Murder describes what will happen September 27, 2007, if the State of Alabama and its agents commit the “wicked and morally reprehensible”
act of administering a lethal mix of substances into Thomas Arthur’s body until he is legally, clinically, and permanently dead – when there
is the all too real possibility that he is factually innocent of Troy Wicker’s murder and the evidence that could prove it remains untested.”

In addition to the above sentiments which I completely endorse, I would like to add some thoughts. This case in many ways represents a reverse Alice in Wonderland: So many bizarre things going on that it could not possibly be real. And yet it is. The idea that a witness who was convicted of conspiring to have her husband killed and who served 10 years in prison prior to changing her story to incriminate someone else in exchange for being paroled, is credible, defies common sense. In many previous issues of The Guardian, I have written about how incentivized witnessing, a witness receives a benefit in exchange for their testimony, is unreliable and has resulted in wrongful convictions in 15% of the DNA Exonerations
and many other non-DNA cases.
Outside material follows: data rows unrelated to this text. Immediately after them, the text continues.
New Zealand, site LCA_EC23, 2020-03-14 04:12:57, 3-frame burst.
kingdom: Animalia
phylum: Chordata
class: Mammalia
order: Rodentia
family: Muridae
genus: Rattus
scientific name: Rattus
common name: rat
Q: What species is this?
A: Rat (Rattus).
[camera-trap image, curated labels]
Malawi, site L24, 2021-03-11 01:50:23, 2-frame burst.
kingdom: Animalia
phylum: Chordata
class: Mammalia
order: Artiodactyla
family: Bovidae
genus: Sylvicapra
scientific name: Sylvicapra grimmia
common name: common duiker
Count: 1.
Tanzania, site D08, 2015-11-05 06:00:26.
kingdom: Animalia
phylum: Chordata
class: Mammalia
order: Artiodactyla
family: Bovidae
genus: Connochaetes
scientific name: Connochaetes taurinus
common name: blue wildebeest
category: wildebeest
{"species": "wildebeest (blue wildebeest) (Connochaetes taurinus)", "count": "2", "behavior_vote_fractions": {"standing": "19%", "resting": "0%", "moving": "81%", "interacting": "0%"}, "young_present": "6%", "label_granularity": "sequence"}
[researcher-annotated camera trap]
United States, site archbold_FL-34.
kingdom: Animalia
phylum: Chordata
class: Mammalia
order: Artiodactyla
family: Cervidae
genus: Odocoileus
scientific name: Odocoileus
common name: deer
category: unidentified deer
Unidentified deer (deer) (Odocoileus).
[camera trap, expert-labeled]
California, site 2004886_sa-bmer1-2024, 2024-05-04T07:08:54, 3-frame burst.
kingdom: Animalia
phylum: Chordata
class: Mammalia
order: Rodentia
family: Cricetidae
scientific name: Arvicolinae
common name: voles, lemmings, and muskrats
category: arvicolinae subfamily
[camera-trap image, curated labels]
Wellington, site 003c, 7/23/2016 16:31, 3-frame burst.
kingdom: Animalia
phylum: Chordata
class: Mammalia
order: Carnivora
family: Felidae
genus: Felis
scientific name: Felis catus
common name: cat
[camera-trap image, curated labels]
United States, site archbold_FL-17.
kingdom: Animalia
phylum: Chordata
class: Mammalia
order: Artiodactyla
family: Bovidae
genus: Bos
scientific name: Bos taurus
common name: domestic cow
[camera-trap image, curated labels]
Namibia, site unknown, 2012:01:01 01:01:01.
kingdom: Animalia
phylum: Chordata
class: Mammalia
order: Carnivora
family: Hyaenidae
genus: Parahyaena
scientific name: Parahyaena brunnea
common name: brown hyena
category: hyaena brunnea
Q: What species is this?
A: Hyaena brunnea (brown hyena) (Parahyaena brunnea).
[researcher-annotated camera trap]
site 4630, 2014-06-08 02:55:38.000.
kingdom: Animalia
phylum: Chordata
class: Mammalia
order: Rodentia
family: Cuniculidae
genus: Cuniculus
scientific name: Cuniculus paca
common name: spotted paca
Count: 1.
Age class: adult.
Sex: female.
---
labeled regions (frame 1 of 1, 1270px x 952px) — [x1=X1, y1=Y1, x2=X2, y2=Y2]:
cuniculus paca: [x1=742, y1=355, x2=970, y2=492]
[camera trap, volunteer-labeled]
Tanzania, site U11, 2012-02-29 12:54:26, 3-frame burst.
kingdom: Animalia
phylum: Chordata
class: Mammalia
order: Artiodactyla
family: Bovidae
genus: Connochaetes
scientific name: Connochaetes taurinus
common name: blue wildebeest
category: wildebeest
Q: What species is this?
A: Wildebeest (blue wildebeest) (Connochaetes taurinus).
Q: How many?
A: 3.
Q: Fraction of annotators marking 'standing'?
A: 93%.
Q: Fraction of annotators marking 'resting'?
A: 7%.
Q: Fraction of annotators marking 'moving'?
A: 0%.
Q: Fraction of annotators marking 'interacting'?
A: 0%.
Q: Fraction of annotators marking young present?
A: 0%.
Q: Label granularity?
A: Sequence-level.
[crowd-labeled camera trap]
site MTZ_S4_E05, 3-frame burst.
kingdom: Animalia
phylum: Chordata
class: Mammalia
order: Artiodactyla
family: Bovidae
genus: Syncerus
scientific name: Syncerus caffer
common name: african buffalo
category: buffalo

In my view, a prisoner who is already convicted and in state prison would be hard-pressed to receive a better deal than what Wicker received: being paroled from serving a life sentence. That alone makes her testimony unreliable. I find the Alabama State Legislature to be far behind the times in not giving prisoners the right to DNA testing, and for finding ways to uphold convictions at any cost,
through prosecutors fighting to win, no matter what. I believe the court rulings against Arthur to be immoral and criminal, making a mockery of the bedrock principle that courts are supposed to be places where justice reigns.

Similarly, it is a most serious example of prosecutorial misconduct for the Assistant Attorney General to only just recently claim that the evidence
has been lost. Suppose Arthur had won any of his prior appeals to get the testing. He would have been unable. In terms of both deception and trying to win at all costs, it doesn’t get any more stark than that. It is sickening that for a time Arthur, sentenced to death, was not given an attorney to handle his appeals, and that Alabama, in general, does not provide attorneys for death row prisoners.

There was nothing to lose by allowing Arthur to test all of the DNA. The fact that the evidence has come up missing now that another person has
claimed responsibility for the crime, is very suspicious. In my view, based upon the occurrence, and in light of all of the facts of this case, Arthur not only should not be executed, but his conviction should be overturned, the charges dismissed, and he should be immediately freed. This case has all of the hallmarks of a wrongful conviction.

Certainly, the bizarreness of this case should entitle him to a new trial with the benefit of a competent attorney, with sufficient funds, to make use of all of the crazy happenings in this case, in order to illustrate plenty of reasonable doubt. I cannot imagine a jury, once again, finding him guilty.